Retirement-ready investments can help maximize savings, stretch funds further down the road
TORONTO, Oct. 22, 2014 /CNW/ - For many Canadians, an important part of retirement planning is saving money now and getting their investments retirement-ready so their children won't have to support them financially after they stop working. Two-thirds of Canadians aged 40 to 64 provide or expect to provide care for an aging parent or in-law, and one in five also provides or expects to provide some financial help. According to a recent TD survey, today's near retirees are anxious to avoid putting their own children in the position many of them find themselves in.
"If people maximize their retirement savings during their peak earning years – and then get those finances in shape for when they retire – they'll be less likely to rely on their children for financial help," said Dave Kelly, Senior Vice President, Private Investment Advice, TD Wealth. "While most Canadians recognize the benefits of starting to save early, thinking about how you'll draw from retirement funds when you stop working is just as important. Doing both will give you more time to save and invest as efficiently as possible."
Kelly says it's important to talk to a financial advisor about how to make your investments retirement-ready and get the most out of them, including finding ways to keep taxes to a minimum. One thing to consider is when it makes sense to withdraw money from non-tax-sheltered investments rather than tax-deferred ones, such as a Retirement Savings Plan (RSP) or Retirement Income Fund (RIF). He also notes that, while money in an RSP can be converted into a RIF at any time, once it's converted there is a minimum annual withdrawal based on either the age of the fund holder or spouse.
"If your spouse is younger than you, your minimum withdrawal would be lower than if it were based on your age, but you have to elect whose age to use before your first RIF withdrawal, and once you choose, you can't change your decision," said Kelly. "A financial advisor can help you choose the right option, which could mean significant tax savings every year."
Gary Direnfeld, a family relationship expert and social worker, says it's understandable that people approaching retirement age don't want to have to ask their children for financial support after they retire. Direnfeld says some people may have already provided financial support to their own parents and appreciate the burden this can place on their children having been in that position. Parents typically want to spare their children the burden of care yet may still have to rely upon them.
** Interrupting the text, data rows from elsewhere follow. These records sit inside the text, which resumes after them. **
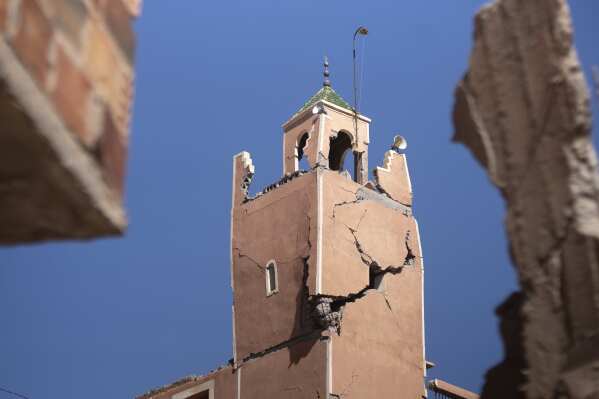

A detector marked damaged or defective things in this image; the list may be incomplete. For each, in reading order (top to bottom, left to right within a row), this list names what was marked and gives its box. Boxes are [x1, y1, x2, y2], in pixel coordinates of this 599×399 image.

damaged parapet [0, 0, 142, 244]
cracked minaret wall [0, 0, 143, 244]
damaged parapet [141, 62, 426, 399]
cracked minaret wall [454, 1, 599, 398]
damaged parapet [454, 0, 599, 399]
large crack in wall [454, 1, 599, 398]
"Many people are reluctant to ask for help, even if they need it," said Direnfeld. "But if you do find yourself in a position where you need to rely on your children financially, it's important to have a frank conversation with them about how much support is needed and understand how much they can provide so they aren't putting themselves under a financial or emotional strain."
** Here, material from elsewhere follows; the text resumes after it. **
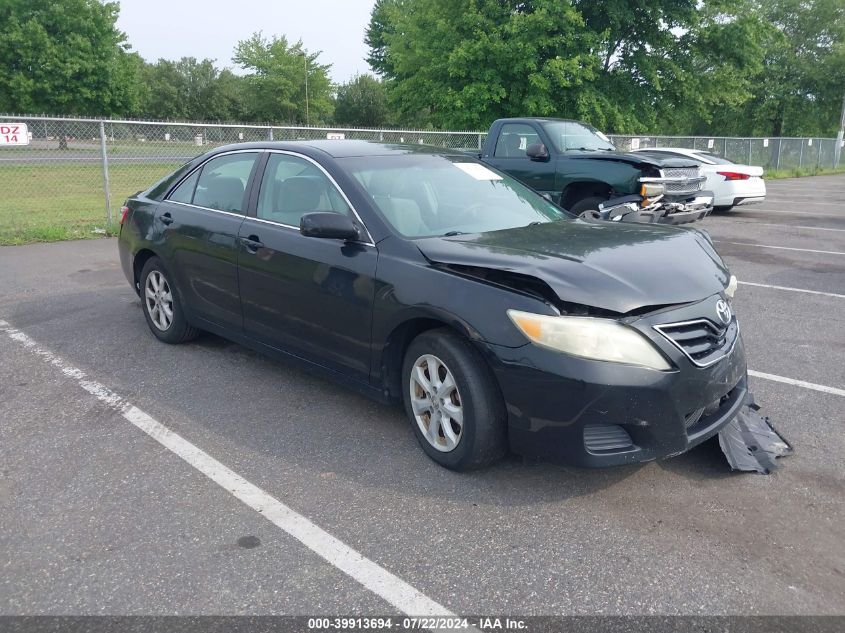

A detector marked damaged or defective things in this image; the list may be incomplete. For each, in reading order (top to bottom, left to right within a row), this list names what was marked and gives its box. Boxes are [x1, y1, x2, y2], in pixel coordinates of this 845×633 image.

damaged hood [414, 220, 724, 314]
cracked headlight [508, 310, 672, 370]
front bumper damage [720, 390, 792, 474]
In addition to financial support, Direnfeld notes there are also many indirect costs children may face, including the loss of earnings when caring for a parent or in-law, the cost of retrofitting a house or apartment so parents can continue to live there as long as possible, or hiring people to help with daily chores. Open and honest conversation upfront, Direnfeld says, is essential to avoiding financial-related family tension later on.
"Most children don't want to see their parents struggle to meet their daily expenses, and on the flip side, most parents don't want to put their children in a position where they are over-extending themselves financially to offer support," Kelly said. "Retirement holds a number of unknowns, but by maximizing savings during peak earning years and making sure those funds are invested tax-efficiently prior to leaving the workforce, parents can lessen the likelihood of needing to rely on their children down the road."
About the TD Canada Parenting Your Parents Poll
TD Bank Group commissioned Environics Research Group to conduct a custom survey of 2,711 Canadians aged 40-64 within a broader sample of 6,015 Canadians aged 18 years and older. Responses were collected between February 11 and 25, 2014.
About TD Wealth
TD Wealth represents the products and services of TD Waterhouse Canada Inc., TD Waterhouse Private Investment Counsel Inc., TD Wealth Private Banking (offered by The Toronto-Dominion Bank) and TD Wealth Private Trust (offered by The Canada Trust Company).
About TD Bank Group
The Toronto-Dominion Bank and its subsidiaries are collectively known as TD Bank Group ("TD" or the "Bank"). TD is the sixth largest bank in North America by branches and serves over 22 million customers in three key businesses operating in a number of locations in financial centres around the globe: Canadian Retail, including TD Canada Trust, TD Auto Finance Canada, TD Wealth (Canada), TD Direct Investing, and TD Insurance; U.S. Retail, including TD Bank, America's Most Convenient Bank, TD Auto Finance U.S., TD Wealth (U.S.) and an investment in TD Ameritrade; and Wholesale Banking, including TD Securities. TD also ranks among the world's leading online financial services firms, with approximately 8.8 million active online and mobile customers. TD had CDN$922 billion in assets on July 31, 2014. The Toronto-Dominion Bank trades under the symbol "TD" on the Toronto and New York Stock Exchanges.